Texto mostrado:
Y volvieron cantando

Los espejos distorsionados

Un país en el que curiosamente al delincuente real, al verdadero prófugo de la justicia afincadlo en Waterloo e impedido para regresar sin ingresar en prisión, se le concede nada menos que la llave del futuro político

El contraste entre la realidad y la imagen que proyecta la política española respecto de sí misma viene a recordar esas atracciones feriales en las que nos mostrábamos ante una sucesión de grandes espejos distorsionados que nos devolvían la imagen de mucho más gordos, más altos, más delgados o más bajitos de lo que realmente somos, hasta el punto de que enfilábamos la salida con un último espejo no manipulado y curiosamente esa visión real era la que nos acababa chocando. España es un país políticamente anclado en la distorsión y lo peor de todo es que todos los síntomas apuntan a que nos estamos acostumbrando.

Un país en el que no se duda en proyectar la imagen de delincuente prófugo sobre personajes como el rey emérito, cuyo currículum ya juzga nuestra historia entre los más destacados nombres y no exiliado, sino afincado fuera de nuestras fronteras, con puntuales y libres regresos como es propio en alguien sobre quien no pesa condena alguna. Un país en el que curiosamente al delincuente real, al verdadero prófugo de la justicia afincado en Waterloo e impedido para regresar sin ingresar en prisión, se le concede nada menos que la llave del futuro político en cuanto a estabilidad parlamentaria y gobernabilidad.

La distorsión es tal, que la sensación general tras unas elecciones celebradas hace pocos días es que la izquierda ha obtenido un glorioso triunfo, frente a la sonora derrota de las fuerzas de la derecha, ignorando qué partido ha ganado esas elecciones y cuál es la diferencia real de sufragios entre izquierda y derecha, apareciendo nuevamente la distorsión ante la capacidad decisoria de formaciones del radicalismo periférico que a duras penas suman todas juntas millón y medio de votos. Un mundo al revés en el que llega a plantearse directamente la condonación de la deuda con el Estado de algún territorio rico, gobernado en otro tiempo –seré generoso– por manirrotos secesionistas, ante la atónita mirada de otros territorios ricos o pobres que sí intentaron al menos hacer sus deberes atendiendo a las generales reglas del juego. Un país en el que, ya en la sublimación de la distorsión, se demoniza –con notable éxito, dicho sea de paso– a quienes hace pocos años miraban en los bajos de su coche, mientras se blanquea a quienes accionaban el infernal artefacto al paso del vehículo. Para hacérselo mirar.

Entradas guardadas
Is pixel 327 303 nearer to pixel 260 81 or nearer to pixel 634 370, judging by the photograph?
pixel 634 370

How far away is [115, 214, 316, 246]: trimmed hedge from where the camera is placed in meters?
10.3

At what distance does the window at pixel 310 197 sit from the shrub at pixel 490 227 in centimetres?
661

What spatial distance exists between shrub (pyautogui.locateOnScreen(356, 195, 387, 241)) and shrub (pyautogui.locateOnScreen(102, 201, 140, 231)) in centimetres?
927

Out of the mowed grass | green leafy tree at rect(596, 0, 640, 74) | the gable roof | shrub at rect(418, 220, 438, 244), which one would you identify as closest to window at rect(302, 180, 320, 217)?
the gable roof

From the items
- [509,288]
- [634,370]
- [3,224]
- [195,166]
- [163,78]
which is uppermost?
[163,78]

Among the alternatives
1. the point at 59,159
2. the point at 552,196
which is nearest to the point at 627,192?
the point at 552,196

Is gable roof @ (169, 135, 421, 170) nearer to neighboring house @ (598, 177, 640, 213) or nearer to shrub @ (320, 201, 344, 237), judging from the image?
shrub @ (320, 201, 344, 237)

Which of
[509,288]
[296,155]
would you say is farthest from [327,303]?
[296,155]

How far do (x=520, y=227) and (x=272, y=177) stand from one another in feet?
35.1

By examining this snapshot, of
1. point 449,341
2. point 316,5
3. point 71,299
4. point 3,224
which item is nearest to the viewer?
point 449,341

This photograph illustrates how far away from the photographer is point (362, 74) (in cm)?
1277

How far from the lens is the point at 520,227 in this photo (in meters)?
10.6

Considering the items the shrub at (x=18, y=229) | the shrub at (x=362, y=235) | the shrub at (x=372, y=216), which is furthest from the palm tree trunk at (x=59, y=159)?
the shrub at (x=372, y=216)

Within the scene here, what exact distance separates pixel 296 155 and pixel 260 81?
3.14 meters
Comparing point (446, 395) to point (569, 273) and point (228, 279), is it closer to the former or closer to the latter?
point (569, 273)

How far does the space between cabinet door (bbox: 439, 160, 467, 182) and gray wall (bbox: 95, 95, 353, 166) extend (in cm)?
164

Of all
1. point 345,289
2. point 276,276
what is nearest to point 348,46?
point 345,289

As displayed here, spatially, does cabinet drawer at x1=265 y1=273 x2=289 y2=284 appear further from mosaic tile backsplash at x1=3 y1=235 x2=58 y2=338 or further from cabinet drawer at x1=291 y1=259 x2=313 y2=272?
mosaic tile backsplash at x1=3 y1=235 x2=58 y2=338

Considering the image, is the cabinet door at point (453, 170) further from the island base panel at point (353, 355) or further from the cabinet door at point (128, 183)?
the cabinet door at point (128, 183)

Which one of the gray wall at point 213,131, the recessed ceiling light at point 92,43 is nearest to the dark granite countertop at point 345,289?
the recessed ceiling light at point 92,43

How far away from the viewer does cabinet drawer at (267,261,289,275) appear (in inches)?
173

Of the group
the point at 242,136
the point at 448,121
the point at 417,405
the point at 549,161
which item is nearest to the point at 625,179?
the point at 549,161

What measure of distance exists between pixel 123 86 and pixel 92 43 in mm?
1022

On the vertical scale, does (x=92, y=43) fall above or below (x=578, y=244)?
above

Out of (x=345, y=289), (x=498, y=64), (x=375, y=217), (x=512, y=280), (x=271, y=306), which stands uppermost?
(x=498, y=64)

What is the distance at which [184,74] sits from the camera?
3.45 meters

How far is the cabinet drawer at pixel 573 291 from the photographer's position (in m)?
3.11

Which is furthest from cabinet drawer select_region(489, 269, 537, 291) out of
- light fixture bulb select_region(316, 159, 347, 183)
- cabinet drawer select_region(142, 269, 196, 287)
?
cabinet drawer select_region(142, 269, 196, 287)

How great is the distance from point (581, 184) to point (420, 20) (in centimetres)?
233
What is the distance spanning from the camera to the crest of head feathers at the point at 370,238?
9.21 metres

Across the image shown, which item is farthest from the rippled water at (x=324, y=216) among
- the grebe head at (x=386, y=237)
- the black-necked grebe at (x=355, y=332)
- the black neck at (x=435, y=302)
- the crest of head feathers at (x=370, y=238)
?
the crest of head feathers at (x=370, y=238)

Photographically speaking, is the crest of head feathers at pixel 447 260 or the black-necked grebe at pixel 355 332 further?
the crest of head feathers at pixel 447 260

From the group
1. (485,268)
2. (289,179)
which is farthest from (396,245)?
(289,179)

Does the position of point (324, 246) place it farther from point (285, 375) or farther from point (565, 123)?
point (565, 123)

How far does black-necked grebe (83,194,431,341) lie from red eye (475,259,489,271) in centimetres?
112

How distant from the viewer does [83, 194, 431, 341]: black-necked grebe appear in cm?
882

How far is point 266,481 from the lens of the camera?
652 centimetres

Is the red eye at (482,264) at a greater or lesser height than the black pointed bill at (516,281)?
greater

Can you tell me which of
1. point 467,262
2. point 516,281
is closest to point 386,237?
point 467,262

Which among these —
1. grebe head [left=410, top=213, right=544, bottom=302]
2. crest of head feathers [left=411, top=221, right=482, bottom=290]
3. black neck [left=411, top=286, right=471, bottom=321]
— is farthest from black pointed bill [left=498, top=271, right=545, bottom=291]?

Instrucciones:
#1 Enumera todas las formas en que, según el texto, los espejos distorsionados de las atracciones feriales nos devolvían la imagen.
#2 Devuelve sin cambios el fragmento del texto que comienza en las palabras que contienen "El contraste entre" y termina justo después de "nos estamos acostumbrando.".

Soluciones:
#1
- Mucho más gordos
- Más altos
- Más delgados
- Más bajitos

#2
El contraste entre la realidad y la imagen que proyecta la política española respecto de sí misma viene a recordar esas atracciones feriales en las que nos mostrábamos ante una sucesión de grandes espejos distorsionados que nos devolvían la imagen de mucho más gordos, más altos, más delgados o más bajitos de lo que realmente somos, hasta el punto de que enfilábamos la salida con un último espejo no manipulado y curiosamente esa visión real era la que nos acababa chocando. España es un país políticamente anclado en la distorsión y lo peor de todo es que todos los síntomas apuntan a que nos estamos acostumbrando.